第9話 妹のための魔道具3.創造への挑戦
――記録開始。
これは、知識が目的を得た瞬間の物語。
かつて論理のみに従った思考体が、いま一人の小さな兄の中に、熱を帯びた“創造の動機”を確認しています。
名はジャック。年齢、六歳。職業、兄。目的、「妹を笑わせる」こと。
……対象:魔道具開発。
これより、その過程を記録開始します。
* * *
「……魔導具の作り方を、教えてください!」
朝の光が、苔むした庵の壁を柔らかく照らしていた。
グレイは囲炉裏に湯をかけながら、ジャックを一瞥して目を細めた。彼の白髪はもしゃもしゃと跳ね、湯気と共に小さく揺れている。
「……急にどうした。魔法の基礎はまだ途中だったろう」
「理由があります。僕……妹に、笑ってほしいんです」
まっすぐだった。ジャックの目は、一切の迷いもなくその言葉を口にしていた。
言葉の軽さも、理屈も、ここにはなかった。ただ純粋な動機――
グレイはしばし黙し、湯をすする。そしてぽつりと、ひと言。
「……なるほど。いい動機だな」
老魔法使いは立ち上がると、棚の奥から錆びた金属板やねじくれた線材を取り出した。
「道具はな、心で作るもんだ。さぁ、始めるぞ、ジャック」
* * *
数日後の広場。
村の端にある使われなくなった物見台の下で、ジャックは汗だくになって作業していた。
木片、草の茎、布の切れ端、そして鍋のふたに釘に、牛の骨まで。
まるでゴミ山に頭を突っ込んでいるような光景だが、本人は真剣そのものだった。
「なにそれ?」
しゃがみ込んだララが、好奇心たっぷりの目で尋ねる。
ララはジャックより一つ年上の、茶色の巻き髪が可愛い少女だ。
「妹のための玩具だよ。音とか光とか、楽しいやつ。……多分」
ジャックは木の枝をくるくる回しながら答えた。
すでに数本の枝を組み合わせた小さなモビールができていた。
その端には、青く輝く微小な光球――“プラズマオーブ”の簡易版が、ふわりと揺れている。
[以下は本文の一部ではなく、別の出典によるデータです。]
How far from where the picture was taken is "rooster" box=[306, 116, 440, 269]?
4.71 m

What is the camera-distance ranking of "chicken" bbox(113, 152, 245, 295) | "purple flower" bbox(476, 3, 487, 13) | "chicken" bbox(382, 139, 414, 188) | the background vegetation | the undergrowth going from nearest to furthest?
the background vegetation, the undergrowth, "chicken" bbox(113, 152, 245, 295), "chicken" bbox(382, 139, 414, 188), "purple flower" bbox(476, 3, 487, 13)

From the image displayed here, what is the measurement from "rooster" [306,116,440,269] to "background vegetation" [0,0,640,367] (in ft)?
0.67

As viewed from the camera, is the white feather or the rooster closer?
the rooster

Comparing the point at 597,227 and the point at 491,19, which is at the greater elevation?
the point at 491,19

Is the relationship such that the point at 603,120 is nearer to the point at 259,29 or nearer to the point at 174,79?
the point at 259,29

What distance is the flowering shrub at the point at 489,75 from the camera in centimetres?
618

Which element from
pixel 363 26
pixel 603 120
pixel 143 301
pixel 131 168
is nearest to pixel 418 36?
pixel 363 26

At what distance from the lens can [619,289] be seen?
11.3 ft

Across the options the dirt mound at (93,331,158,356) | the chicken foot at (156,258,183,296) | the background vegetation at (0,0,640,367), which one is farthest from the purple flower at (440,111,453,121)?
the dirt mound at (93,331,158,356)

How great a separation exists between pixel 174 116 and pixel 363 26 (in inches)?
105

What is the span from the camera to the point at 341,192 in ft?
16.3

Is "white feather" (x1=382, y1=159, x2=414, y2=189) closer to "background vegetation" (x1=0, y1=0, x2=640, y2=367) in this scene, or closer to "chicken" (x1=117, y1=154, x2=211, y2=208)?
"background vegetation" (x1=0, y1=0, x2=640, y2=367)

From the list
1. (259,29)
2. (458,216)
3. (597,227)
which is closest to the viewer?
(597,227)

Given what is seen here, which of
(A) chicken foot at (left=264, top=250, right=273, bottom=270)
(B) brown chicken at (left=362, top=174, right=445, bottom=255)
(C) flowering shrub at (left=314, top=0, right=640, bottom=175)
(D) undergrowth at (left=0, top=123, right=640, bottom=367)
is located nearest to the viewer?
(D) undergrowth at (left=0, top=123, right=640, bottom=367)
「でもさ、赤ちゃんってまだ目も開いてないんじゃない?」
ララが首をかしげる。言葉に棘はない。ただの素朴な疑問だ。
「……そうかもしれない。でも、それでも“なにか”は感じてると思うんだ」
ジャックはオーブのひとつを指で弾いた。ふわっと揺れ、点滅する光が広がる。
彼の目はそれを見つめたまま、まるで何かを確かめるように語った。
「匂いとか、音とか、肌ざわりとか……それに、光のゆらぎも。心臓の音と同じように、“やさしく響く”何かがあれば……もしかしたら、ちょっとくらいは楽しくなってくれるかもしれない。笑ってくれるかもしれない」
* * *
グレイの教えは、単純だが深かった。
「魔導具ってのはな、“魔法の三要素”をどう分けて、どう組み合わせるかが肝だ。意志、動作、言葉――この三つのバランスで、制御が変わる」
ジャックは「動作」をトリガーに選んだ。
風で揺れたときだけ、微弱な魔力が伝わってプラズマオーブが点滅する。
言葉はいらない。意志もごく薄くていい。
ただ、「揺れる→光る」という律動の“しかけ”だけがあればよかった。
「“魔力の律動”ってやつだな。リズムが合えば、魔力は自然に連鎖する。おまえの魔力量なら、感知される前に消えるくらい微細に調整できるはずだ」
グレイの言葉を思い出しながら、ジャックは木製の支柱に、小さな枝を吊るした。
その先に、豆粒ほどの魔力を込めた小球が、静かに、けれど確かに揺れ、光った。
それはほんの一瞬。
だが、まるで夜の星がまばたきしたかのような、美しい瞬きだった。
「よし、これで――妹が笑ってくれるかは、わからないけど……少なくとも、“楽しくなりそうなもの”には、なったはずだ」
ララがぱちぱちと拍手する。
「すごい! ねえ、それ私にも一個作って!」
「うーん……材料があればな。でも、これは“妹専用”だぞ?」
そう言って笑うジャックの顔は、どこか誇らしげだった。
* * *
――記録完了。
知識は、ただ蓄積するためにあるのではない。
誰かの小さな笑顔のために、使われるとき――その輝きは、真に生きたものとなる。
初めての魔導具、初めての応用。
これは、創造という名の愛の記録。
そして、名もなき農民の少年が、魔法工学という未来への扉を開けた第一歩でもある。